La fiscal le acusa, entre otras cosas, de haber conspirado para obtener documentos confidenciales y publicado información que podría poner en peligro la seguridad nacional de Estados Unidos. Según la acusación, Assange indujo y ayudó a otras personas a conseguir documentos que mostraban las vergüenzas de la superpotencia. Y, de ser declarado culpable, se expone a una pena de 175 años de cárcel.

Entre los documentos que pudo conocer la opinión pública mundial gracias a Assange está, por ejemplo, un vídeo registrado desde la cabina de un helicóptero Apache norteamericano que muestra claramente cómo pilotos de ese país dispararon contra un grupo de civiles desarmados, entre ellos periodistas, en una calle de Bagdad.

En entregas sucesivas, varios medios, entre ellos el británico The Guardian, The New York Times y la revista alemana Der Spiegel, publicaron informes secretos del Pentágono relacionados con la guerra de Afganistán y la invasión ilegal de Irak así como extractos de los 250.000 documentos que habían llegado a manos de Assange y demostraban la comisión de numerosos crímenes de guerra por la superpotencia.

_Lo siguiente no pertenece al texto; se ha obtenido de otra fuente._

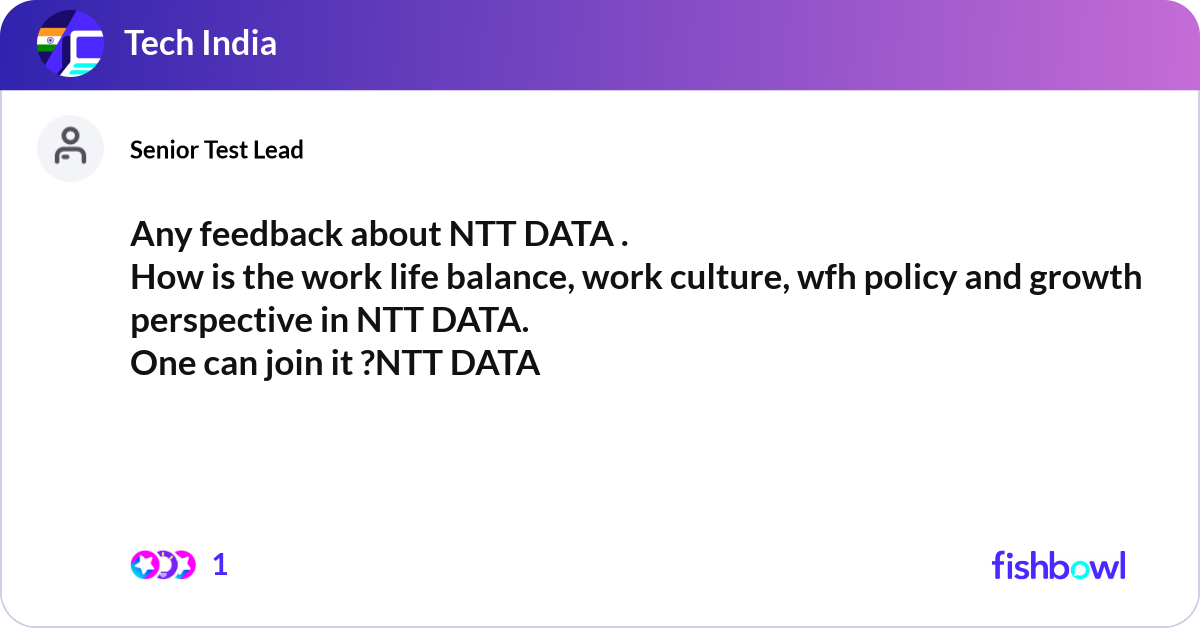 Tech India

Senior Test Lead

Any feedback about NTT DATA .
How is the work life balance, work culture, wfh policy and growth perspective in NTT DATA.
One can join it ?NTT DATA

1

fishbowl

Mientras tanto, Assange, que vivía en Londres, fue denunciado por dos mujeres suecas con las que supuestamente había mantenido relaciones sexuales sin su consentimiento, en lo que aquél vio una trampa que le habían tendido para lograr su detención en el Reino Unido con vistas a su extradición a Suecia, primero, y luego a EEUU.

Como es sabido, Assange se refugió en la embajada ecuatoriana, el Gobierno de Rafael Correa le concedió asilo político y allí permaneció sin poder salir hasta que el nuevo presidente ecuatoriano, Lenin Moreno, permitió su entrega a la policía británica.

Lo que se dirime ahora en el caso de Julian Assange es si la obtención de documentos de manera irregular puede considerarse periodismo de investigación o robo de datos oficiales que deberían permanecer ocultos a la opinión pública mundial.

La pregunta que habría que hacerse en cualquier caso es por qué se acusa solamente a Assange y no a los medios que publicaron los documentos. La libertad de prensa está protegida por la Constitución en EEUU y el Gobierno de Barack Obama renunció en su momento a presentar acta de acusación contra el australiano.

Donald Trump y los halcones que le rodean no tienen tales escrúpulos, y harán todo lo posible por conseguir la extradición del australiano no sólo para vengarse de quien consideran responsable de un delito de alta traición, sino para disuadir a quienes en el futuro puedan verse tentados a denunciar los crímenes cometidos por un país que se cree por encima del derecho internacional.

Hace falta un nuevo "J´Accuse" como el de Zola, algo cada vez más difícil en estos tiempos de confusión, mentiras, cinismo y cobardía moral.